# My Xperiance with SE Xperia!



## darkrider114 (Jul 17, 2009)

Hello Guys!

Im gonna tell you about my experience with SE Xperia. Its been over one and half month since i bought my xperia. I bought it in the grey market w/o warranty at a price of 28500 rs. My first impressions on seeing the device is it's smaller than that shown in the images on the internet and the screen is gorgeous. Mine is a black one and black is better than silver one as they say so. 
Coming to the U.I, xperia is loaded with Panel interface. Panels look really amazing. Theres a panel called Fish panel where fishes respond to your touches and it also works as a notification manager, Like change in the colors of fish or appearance of new fishes as you get a missed call or a new message accordingly. Theres also an unofficial panel called Growing Panel where the plants grow all the day and each plant represents a function like battery indicator etc., The panel also changes its background according to the time of the day like appearance of moon at night and Sun at day. So i tried all the available panels on the net and they are really useful especially the "face book" and "On the Road Panel". 
                                                                           After a few days i came to know about a website called XDA-DEVELOPERS where custom cooked firmwares were available for xperia. So, i modded my phone and replaced the original firmware with the custom firmware where you get to use the HTC's Touch Flo 3d interface or Winmo 6.5 or both of them Simultaneously. Belive me touch flo interface was awesome on Xperia. Its adds one more level of functionality to your phone. Isn't it amazing to have an option of using multiple interfaces on a single device?  U get that with Xperia. Right now im using Winmo 6.5 which is even not officially released by Microsoft and its a great improvement over 6.1
Because of the High resolution screen(800*480) and Powerful processor(528mhz) you can  watch unconverted movies using core player (All most all formats). So, no hassle of converting videos for hrs which saves a lot of time for me now.  Signal reception is excellent and Speech quality is crystal clear. Its got a huge battery(1500mah) which is enough to keep you running all the day. Camera is better than most phones but not excellent as it takes at  4-5 secs to take a picture. Qwerty keyboard is very useful at times. Truly xperia is a king of communications with WIFI, HSDPA(3g), BLUETOOTH, EDGE and UMTS. Browsing on Xperia is pleasure using opera 9.5.

Right now  im  very content  with my Xperia. Xperia or other HTC phones have an edge over other Winmo mobiles because, they are supported by XDA-DEVELOPERS site. They don't support Samsung, Lg or Asus phones.

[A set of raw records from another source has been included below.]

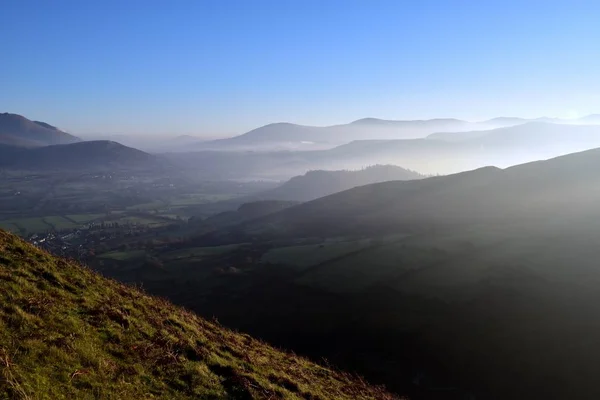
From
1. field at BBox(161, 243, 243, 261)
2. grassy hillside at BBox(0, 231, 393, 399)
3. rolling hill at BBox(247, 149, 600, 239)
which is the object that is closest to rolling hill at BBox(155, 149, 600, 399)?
rolling hill at BBox(247, 149, 600, 239)

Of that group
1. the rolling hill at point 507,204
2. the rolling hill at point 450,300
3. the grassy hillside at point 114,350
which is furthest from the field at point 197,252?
the grassy hillside at point 114,350

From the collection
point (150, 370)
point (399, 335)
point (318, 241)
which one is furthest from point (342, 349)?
point (318, 241)

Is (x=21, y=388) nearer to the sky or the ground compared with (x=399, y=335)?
nearer to the sky

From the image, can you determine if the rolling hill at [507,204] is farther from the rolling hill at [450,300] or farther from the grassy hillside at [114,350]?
the grassy hillside at [114,350]

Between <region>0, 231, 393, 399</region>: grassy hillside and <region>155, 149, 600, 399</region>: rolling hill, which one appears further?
<region>155, 149, 600, 399</region>: rolling hill

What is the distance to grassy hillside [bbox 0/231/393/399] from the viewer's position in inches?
501

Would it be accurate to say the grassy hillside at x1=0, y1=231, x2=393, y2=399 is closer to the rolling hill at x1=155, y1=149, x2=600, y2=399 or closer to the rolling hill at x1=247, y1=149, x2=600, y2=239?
the rolling hill at x1=155, y1=149, x2=600, y2=399

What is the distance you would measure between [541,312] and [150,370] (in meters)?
74.4

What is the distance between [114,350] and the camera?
1595 cm

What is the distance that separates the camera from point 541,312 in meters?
69.2

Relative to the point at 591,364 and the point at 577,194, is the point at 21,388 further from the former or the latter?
the point at 577,194

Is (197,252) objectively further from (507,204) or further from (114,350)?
(114,350)

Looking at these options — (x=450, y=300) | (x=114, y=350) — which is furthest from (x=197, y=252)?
(x=114, y=350)

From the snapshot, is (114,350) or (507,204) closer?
(114,350)
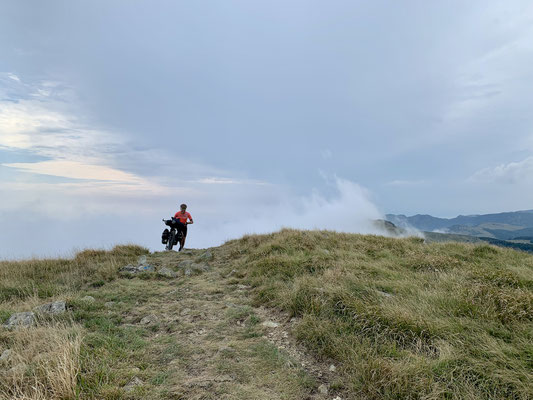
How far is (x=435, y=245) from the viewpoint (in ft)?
40.4

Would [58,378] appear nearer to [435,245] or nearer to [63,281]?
[63,281]

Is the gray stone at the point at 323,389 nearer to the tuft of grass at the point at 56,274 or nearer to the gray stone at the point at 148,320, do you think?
the gray stone at the point at 148,320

So, you cannot use custom roms on your device except if your a tech genius and have some programming skills to make a custom rom yourself and mess with your device. 
Check out the upcoming Xperia X2(winmo) and Android based Xperia(may be X3). I would suggest you wait for them. Tnx.

Cheers!!


----------



## Pat (Jul 17, 2009)

Thats a good read! Thanks..I hope X3 will be cheaper than X1..That would get me really interested!


----------



## dreams (Jul 18, 2009)

xcellent one..keep it up. I am too impressed on xda and WinMo. rite now i own a htc touch wit WinMo 6.5. Have a plan to go for xperia the next version. but in a dilemma either to go for xperia or iPhone.


----------